Your assignment: Nothing but an exact copy of the listing should appear in the response.

=== Data for processing ===

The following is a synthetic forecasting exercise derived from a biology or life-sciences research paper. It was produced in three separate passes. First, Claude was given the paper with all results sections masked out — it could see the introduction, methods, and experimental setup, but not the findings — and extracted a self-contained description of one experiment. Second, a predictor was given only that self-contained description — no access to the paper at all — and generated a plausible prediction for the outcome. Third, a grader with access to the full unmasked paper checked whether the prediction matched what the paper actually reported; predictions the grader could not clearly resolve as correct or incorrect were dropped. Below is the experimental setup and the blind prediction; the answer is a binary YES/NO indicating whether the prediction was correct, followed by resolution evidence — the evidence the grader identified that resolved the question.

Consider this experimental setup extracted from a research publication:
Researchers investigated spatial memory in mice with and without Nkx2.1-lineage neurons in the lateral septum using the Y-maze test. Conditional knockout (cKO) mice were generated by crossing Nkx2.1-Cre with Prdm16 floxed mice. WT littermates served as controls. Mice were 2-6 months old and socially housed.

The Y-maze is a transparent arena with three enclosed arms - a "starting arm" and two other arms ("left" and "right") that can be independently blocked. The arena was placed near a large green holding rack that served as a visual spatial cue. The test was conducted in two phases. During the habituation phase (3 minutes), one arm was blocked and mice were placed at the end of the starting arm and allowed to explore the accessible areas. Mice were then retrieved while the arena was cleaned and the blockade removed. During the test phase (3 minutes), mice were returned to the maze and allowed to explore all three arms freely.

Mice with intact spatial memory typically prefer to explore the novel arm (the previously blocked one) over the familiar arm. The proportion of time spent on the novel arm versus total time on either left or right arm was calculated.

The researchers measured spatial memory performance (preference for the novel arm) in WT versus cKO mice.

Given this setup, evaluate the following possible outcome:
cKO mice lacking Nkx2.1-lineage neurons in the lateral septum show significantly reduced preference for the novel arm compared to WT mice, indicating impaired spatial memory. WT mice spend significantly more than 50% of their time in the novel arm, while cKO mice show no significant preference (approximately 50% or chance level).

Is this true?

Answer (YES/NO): NO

===

Exercise output:
The following is a synthetic forecasting exercise derived from a biology or life-sciences research paper. It was produced in three separate passes. First, Claude was given the paper with all results sections masked out — it could see the introduction, methods, and experimental setup, but not the findings — and extracted a self-contained description of one experiment. Second, a predictor was given only that self-contained description — no access to the paper at all — and generated a plausible prediction for the outcome. Third, a grader with access to the full unmasked paper checked whether the prediction matched what the paper actually reported; predictions the grader could not clearly resolve as correct or incorrect were dropped. Below is the experimental setup and the blind prediction; the answer is a binary YES/NO indicating whether the prediction was correct, followed by resolution evidence — the evidence the grader identified that resolved the question.

Consider this experimental setup extracted from a research publication:
Researchers investigated spatial memory in mice with and without Nkx2.1-lineage neurons in the lateral septum using the Y-maze test. Conditional knockout (cKO) mice were generated by crossing Nkx2.1-Cre with Prdm16 floxed mice. WT littermates served as controls. Mice were 2-6 months old and socially housed.

The Y-maze is a transparent arena with three enclosed arms - a "starting arm" and two other arms ("left" and "right") that can be independently blocked. The arena was placed near a large green holding rack that served as a visual spatial cue. The test was conducted in two phases. During the habituation phase (3 minutes), one arm was blocked and mice were placed at the end of the starting arm and allowed to explore the accessible areas. Mice were then retrieved while the arena was cleaned and the blockade removed. During the test phase (3 minutes), mice were returned to the maze and allowed to explore all three arms freely.

Mice with intact spatial memory typically prefer to explore the novel arm (the previously blocked one) over the familiar arm. The proportion of time spent on the novel arm versus total time on either left or right arm was calculated.

The researchers measured spatial memory performance (preference for the novel arm) in WT versus cKO mice.

Given this setup, evaluate the following possible outcome:
cKO mice lacking Nkx2.1-lineage neurons in the lateral septum show significantly reduced preference for the novel arm compared to WT mice, indicating impaired spatial memory. WT mice spend significantly more than 50% of their time in the novel arm, while cKO mice show no significant preference (approximately 50% or chance level).

Is this true?

Answer (YES/NO): NO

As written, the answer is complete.